** Begin SUPPLIED DATA **

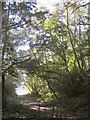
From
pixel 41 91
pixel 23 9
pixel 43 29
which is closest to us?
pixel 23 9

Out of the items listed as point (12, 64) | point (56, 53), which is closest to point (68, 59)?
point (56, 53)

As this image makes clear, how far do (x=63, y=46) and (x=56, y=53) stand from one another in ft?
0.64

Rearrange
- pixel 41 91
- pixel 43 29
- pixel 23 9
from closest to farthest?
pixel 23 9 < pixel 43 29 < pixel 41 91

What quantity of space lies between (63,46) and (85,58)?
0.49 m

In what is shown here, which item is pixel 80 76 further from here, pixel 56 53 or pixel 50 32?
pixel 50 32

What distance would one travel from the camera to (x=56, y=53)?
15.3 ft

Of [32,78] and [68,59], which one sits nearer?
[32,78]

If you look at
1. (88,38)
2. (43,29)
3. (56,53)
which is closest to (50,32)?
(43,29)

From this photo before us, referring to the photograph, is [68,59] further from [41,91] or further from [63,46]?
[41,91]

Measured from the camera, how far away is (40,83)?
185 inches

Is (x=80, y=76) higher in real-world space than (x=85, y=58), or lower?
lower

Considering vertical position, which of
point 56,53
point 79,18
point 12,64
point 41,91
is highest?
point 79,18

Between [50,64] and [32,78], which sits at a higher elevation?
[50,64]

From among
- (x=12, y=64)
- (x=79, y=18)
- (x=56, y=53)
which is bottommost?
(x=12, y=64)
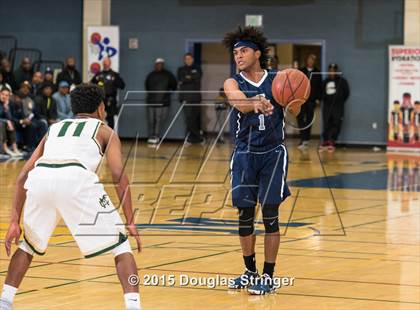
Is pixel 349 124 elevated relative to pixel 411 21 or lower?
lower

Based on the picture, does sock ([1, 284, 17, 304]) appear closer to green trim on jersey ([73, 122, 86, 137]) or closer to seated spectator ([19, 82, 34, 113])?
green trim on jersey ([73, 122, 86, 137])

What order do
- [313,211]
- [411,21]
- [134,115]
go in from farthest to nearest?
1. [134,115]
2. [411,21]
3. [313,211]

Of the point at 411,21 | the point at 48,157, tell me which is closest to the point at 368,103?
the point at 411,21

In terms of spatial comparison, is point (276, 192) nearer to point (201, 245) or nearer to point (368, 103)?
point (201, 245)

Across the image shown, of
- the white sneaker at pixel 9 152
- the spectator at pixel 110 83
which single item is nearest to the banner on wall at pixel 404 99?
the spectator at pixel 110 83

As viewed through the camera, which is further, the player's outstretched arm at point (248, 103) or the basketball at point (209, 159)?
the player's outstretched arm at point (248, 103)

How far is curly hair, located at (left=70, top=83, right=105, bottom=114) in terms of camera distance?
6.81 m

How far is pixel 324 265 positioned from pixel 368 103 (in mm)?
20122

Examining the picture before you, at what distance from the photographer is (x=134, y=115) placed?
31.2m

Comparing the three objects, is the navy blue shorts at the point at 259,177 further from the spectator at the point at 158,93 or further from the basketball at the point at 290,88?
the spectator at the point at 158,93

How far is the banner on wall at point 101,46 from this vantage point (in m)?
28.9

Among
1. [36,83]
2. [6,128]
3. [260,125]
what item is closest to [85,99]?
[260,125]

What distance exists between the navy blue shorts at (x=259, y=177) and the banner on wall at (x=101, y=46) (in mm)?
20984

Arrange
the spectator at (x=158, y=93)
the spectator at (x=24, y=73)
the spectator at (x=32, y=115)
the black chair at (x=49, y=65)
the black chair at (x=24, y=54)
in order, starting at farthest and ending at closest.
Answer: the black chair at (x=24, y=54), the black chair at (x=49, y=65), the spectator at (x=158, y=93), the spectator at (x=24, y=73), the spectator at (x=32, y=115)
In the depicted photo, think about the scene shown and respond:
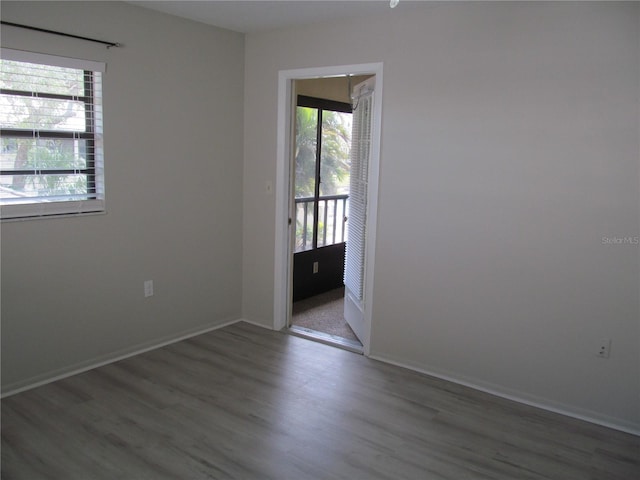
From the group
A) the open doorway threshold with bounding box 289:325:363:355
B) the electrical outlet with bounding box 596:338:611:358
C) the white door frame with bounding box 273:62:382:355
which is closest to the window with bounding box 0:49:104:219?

** End SUPPLIED DATA **

Could you rewrite the whole listing as a JSON list of strings, one string per line, dropping blank lines and leaving the pictures out?

[
  "From",
  "pixel 41 91",
  "pixel 23 9",
  "pixel 43 29",
  "which is closest to us?",
  "pixel 23 9",
  "Out of the items listed as point (12, 64) | point (56, 53), which is closest to point (68, 59)?",
  "point (56, 53)",
  "As this image makes clear, how far do (x=63, y=46) and (x=56, y=53) stand from one another in ft?",
  "0.64",
  "Rearrange",
  "- pixel 41 91",
  "- pixel 43 29",
  "- pixel 23 9",
  "from closest to farthest?",
  "pixel 23 9 < pixel 43 29 < pixel 41 91",
  "What quantity of space lies between (63,46) and (85,58)?",
  "0.49 m",
  "In what is shown here, which item is pixel 80 76 further from here, pixel 56 53 or pixel 50 32?",
  "pixel 50 32",
  "What distance would one travel from the camera to (x=56, y=53)?",
  "15.3 ft",
  "Of [32,78] and [68,59], which one sits nearer?",
  "[32,78]",
  "If you look at",
  "1. (88,38)",
  "2. (43,29)",
  "3. (56,53)",
  "which is closest to (50,32)?",
  "(43,29)",
  "From this photo before us, referring to the photograph, is [68,59] further from [41,91] or further from [63,46]?",
  "[41,91]",
  "Measured from the camera, how far away is (40,83)?",
  "185 inches",
  "Is (x=80, y=76) higher in real-world space than (x=85, y=58), or lower?",
  "lower",
  "Considering vertical position, which of",
  "point 56,53",
  "point 79,18",
  "point 12,64",
  "point 41,91",
  "is highest?",
  "point 79,18",
  "Between [50,64] and [32,78], which sits at a higher elevation?",
  "[50,64]",
  "From among",
  "- (x=12, y=64)",
  "- (x=79, y=18)",
  "- (x=56, y=53)",
  "which is bottommost?",
  "(x=12, y=64)",
  "Is pixel 349 124 elevated relative to pixel 411 21 or lower?",
  "lower",
  "Based on the picture, does sock ([1, 284, 17, 304]) appear closer to green trim on jersey ([73, 122, 86, 137]) or closer to seated spectator ([19, 82, 34, 113])?",
  "green trim on jersey ([73, 122, 86, 137])",
  "What order do",
  "- [313,211]",
  "- [411,21]",
  "- [134,115]",
  "go in from farthest to nearest?",
  "1. [134,115]",
  "2. [411,21]",
  "3. [313,211]",
  "Of the point at 411,21 | the point at 48,157, tell me which is closest to the point at 368,103?",
  "the point at 411,21",
  "In terms of spatial comparison, is point (276, 192) nearer to point (201, 245) or nearer to point (368, 103)?",
  "point (201, 245)",
  "Across the image shown, of",
  "- the white sneaker at pixel 9 152",
  "- the spectator at pixel 110 83",
  "which single item is nearest to the banner on wall at pixel 404 99?",
  "the spectator at pixel 110 83",
  "As viewed through the camera, which is further, the player's outstretched arm at point (248, 103) or the basketball at point (209, 159)?",
  "the player's outstretched arm at point (248, 103)",
  "How far is curly hair, located at (left=70, top=83, right=105, bottom=114) in terms of camera distance?",
  "6.81 m",
  "How far is pixel 324 265 positioned from pixel 368 103 (in mm)?",
  "20122",
  "Examining the picture before you, at what distance from the photographer is (x=134, y=115) placed?",
  "31.2m",
  "Comparing the three objects, is the navy blue shorts at the point at 259,177 further from the spectator at the point at 158,93 or further from the basketball at the point at 290,88?",
  "the spectator at the point at 158,93",
  "How far is the banner on wall at point 101,46 from this vantage point (in m)?",
  "28.9",
  "Among",
  "1. [36,83]",
  "2. [6,128]",
  "3. [260,125]",
  "what item is closest to [85,99]?",
  "[260,125]",
  "What distance exists between the navy blue shorts at (x=259, y=177) and the banner on wall at (x=101, y=46) (in mm)?",
  "20984",
  "Arrange",
  "the spectator at (x=158, y=93)",
  "the spectator at (x=24, y=73)",
  "the spectator at (x=32, y=115)",
  "the black chair at (x=49, y=65)",
  "the black chair at (x=24, y=54)",
  "in order, starting at farthest and ending at closest.",
  "Answer: the black chair at (x=24, y=54), the black chair at (x=49, y=65), the spectator at (x=158, y=93), the spectator at (x=24, y=73), the spectator at (x=32, y=115)",
  "In the depicted photo, think about the scene shown and respond:",
  "From the group",
  "A) the open doorway threshold with bounding box 289:325:363:355",
  "B) the electrical outlet with bounding box 596:338:611:358",
  "C) the white door frame with bounding box 273:62:382:355",
  "which is closest to the window with bounding box 0:49:104:219?"
]